## PROBLEM
Copy the text of each entry below word for word, leaving out the pictures.
__________
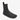 Black || Barefoot+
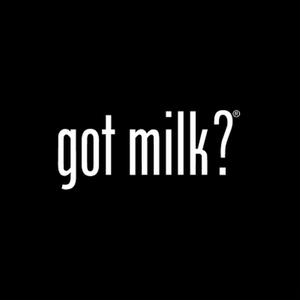 Milk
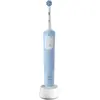 Bild von Braun Oral B Vitality Pro A2 Elektrische Zahnbürste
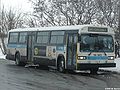Thumbnail for version as of 17:28, 28 February 2012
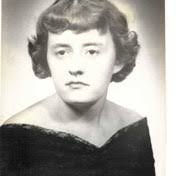 William Procopio's Instagram, Twitter & Facebook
__________
## TASK OUTPUT
 Black || Barefoot+
 Milk
 Bild von Braun Oral B Vitality Pro A2 Elektrische Zahnbürste
Thumbnail for version as of 17:28, 28 February 2012
 William Procopio's Instagram, Twitter & Facebook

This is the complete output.